You’re trucking along, minding your own business and feeling like you’ve got a handle on life. Then, when you least expect it, mist descends on a bend in the road. Your sense of security evaporates, and you hover on the brink of the unknown. My journey into healing is anything but linear, and some days are better than others. And in this journey of becoming more whole, taking each day as it comes, in frustration and in thankfulness, I can be flattened by a bend in the road.

March 15, 2017: For the last two weeks, my exhaustion and moodiness had reached new heights. The nausea and fatigue dragged me from my bed to the couch and back all day long. I told David repeatedly that it was over, I was done with GAPS, it obviously wasn’t working anymore. When my period was late, I decided to cover my bases and take a pregnancy test. I had a feeling it was going to be positive…and it was!

I had been detoxing, resetting mental patterns and coming off most of my medication for months. My naturopath told us back in the Fall that at that point in my healing, there’s no reason we couldn’t have a healthy baby.
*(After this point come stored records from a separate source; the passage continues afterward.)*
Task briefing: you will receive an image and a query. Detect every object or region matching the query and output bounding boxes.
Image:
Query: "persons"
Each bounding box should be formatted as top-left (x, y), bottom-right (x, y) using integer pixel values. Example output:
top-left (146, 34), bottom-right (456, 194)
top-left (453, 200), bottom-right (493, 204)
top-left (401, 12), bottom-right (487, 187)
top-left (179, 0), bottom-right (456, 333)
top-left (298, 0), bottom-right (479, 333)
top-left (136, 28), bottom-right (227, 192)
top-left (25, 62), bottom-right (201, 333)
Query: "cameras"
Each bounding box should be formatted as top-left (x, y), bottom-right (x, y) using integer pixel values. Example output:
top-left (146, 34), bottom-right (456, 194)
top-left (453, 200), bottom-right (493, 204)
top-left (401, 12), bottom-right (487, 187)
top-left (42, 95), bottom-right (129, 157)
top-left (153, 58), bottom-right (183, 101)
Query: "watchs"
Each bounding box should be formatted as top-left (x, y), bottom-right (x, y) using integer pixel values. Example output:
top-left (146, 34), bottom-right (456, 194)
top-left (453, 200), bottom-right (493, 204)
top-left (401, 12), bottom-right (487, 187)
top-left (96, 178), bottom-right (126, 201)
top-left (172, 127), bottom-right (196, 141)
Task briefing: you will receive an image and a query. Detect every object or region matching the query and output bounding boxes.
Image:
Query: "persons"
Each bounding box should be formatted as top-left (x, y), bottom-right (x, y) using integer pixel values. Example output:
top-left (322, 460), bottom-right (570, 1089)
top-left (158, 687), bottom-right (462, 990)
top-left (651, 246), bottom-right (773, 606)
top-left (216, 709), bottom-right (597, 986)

This possibility was one of the driving forces keeping me on track with my intense regimen.

Even so, this bend in the road was unexpected. If it had been up to me, I would have waited much longer before trying to conceive. I wanted more time to heal, time for David and I to recover from the most tumultuous three years of our lives, time for the creative work and community life that I’ve missed, time to rebuild our finances after the pressure of mounting medical expenses.

Darkness pounced on my vulnerability. My fear and anger raged, coupled with nausea and trying to figure out nutritional balance for baby and me (the only thing worse than throwing up all the time is feeling like you have to throw up all the time and being largely unable to experience the relief of purging your system). There were moments when I was sure I couldn’t have this child. Abortion and adoption seemed like my alternatives.
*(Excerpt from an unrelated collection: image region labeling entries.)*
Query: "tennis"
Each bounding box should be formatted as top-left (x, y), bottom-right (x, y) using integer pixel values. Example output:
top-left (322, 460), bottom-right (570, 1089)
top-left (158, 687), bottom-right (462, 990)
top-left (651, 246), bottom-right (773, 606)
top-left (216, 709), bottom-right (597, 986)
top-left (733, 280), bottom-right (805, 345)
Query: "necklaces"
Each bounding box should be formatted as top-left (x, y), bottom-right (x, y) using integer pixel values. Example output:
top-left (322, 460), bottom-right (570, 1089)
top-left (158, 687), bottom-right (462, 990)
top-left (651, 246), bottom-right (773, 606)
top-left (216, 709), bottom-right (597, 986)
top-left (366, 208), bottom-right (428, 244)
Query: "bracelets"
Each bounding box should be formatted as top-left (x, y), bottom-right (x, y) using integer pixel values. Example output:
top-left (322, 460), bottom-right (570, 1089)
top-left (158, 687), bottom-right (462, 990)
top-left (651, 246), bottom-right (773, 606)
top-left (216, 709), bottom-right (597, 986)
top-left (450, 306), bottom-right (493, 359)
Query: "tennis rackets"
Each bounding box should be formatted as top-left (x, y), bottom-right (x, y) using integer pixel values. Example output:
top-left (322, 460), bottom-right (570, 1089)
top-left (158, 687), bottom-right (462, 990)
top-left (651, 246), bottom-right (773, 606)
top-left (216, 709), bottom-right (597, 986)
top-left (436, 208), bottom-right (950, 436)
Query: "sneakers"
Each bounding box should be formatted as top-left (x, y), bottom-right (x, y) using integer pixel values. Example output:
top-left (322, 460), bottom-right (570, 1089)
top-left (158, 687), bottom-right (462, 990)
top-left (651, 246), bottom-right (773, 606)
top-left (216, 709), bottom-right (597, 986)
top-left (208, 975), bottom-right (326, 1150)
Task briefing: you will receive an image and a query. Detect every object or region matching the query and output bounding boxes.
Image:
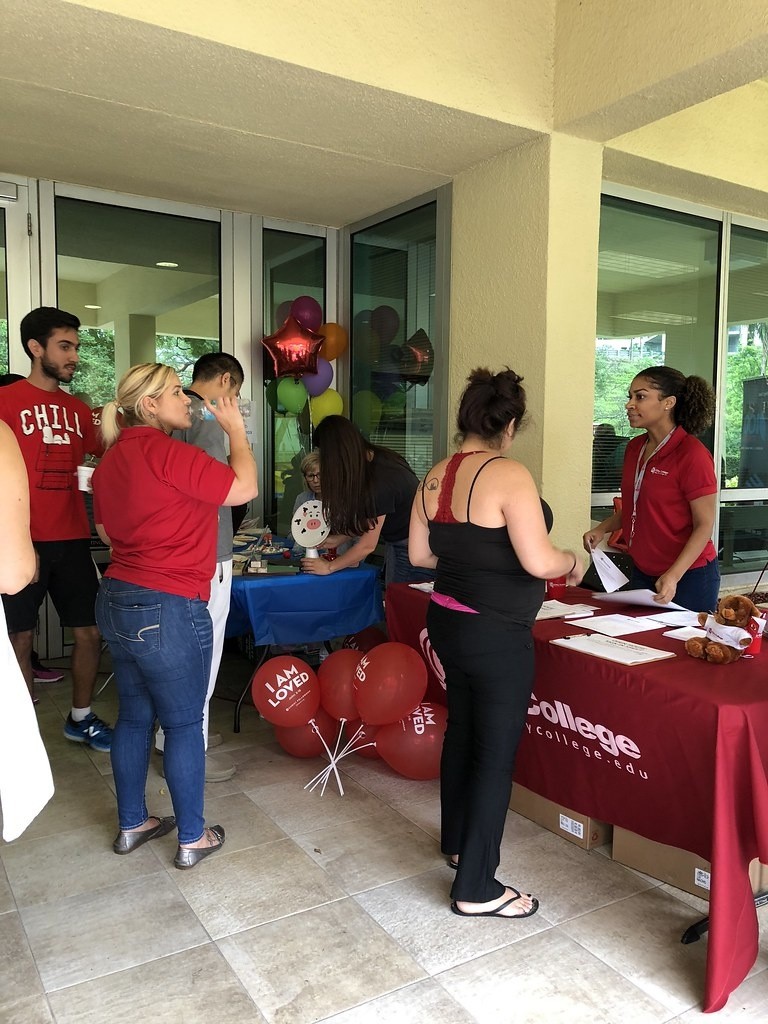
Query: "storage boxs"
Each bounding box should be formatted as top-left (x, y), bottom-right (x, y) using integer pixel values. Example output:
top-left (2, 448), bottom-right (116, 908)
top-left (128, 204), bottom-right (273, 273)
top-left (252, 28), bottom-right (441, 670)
top-left (504, 776), bottom-right (768, 902)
Peace has come, though at times I’m still terrified. I feel loss because getting well has cost us everything, and the independence I have regained won’t ever be quite the same. I also feel gratitude for greater emotional freedom and learning how to take better care of the body I’ve been given, and that these things will bless our son or daughter. I feel both overwhelmed and equipped to make decisions on their behalf while they are at their smallest, with relationships and resources that I never would have found if I hadn’t been sick.

One of my sisters in faith, Katie Jo, posted an article that sprung my thoughts on becoming a mom unexpectedly after being chronically sick for over a decade. In the article, contrasting superficial spirituality with a heart that admits frailty and enters into suffering when Jesus calls us, Lore Ferguson Wilbert quotes Ann Kennedy: “Don’t be fooled. The woman reaps what she sows. Those who sow in tears will reap with songs of joy, but those who sow the wind won’t get anything back but a destructive whirlwind on the last day.”

We have known much of weeping. In addition to my illness, our baby is due exactly one year to the day David’s father left this earth. There is purpose in every bend in the road. Sowing through our tears, we are reaping a song of joy.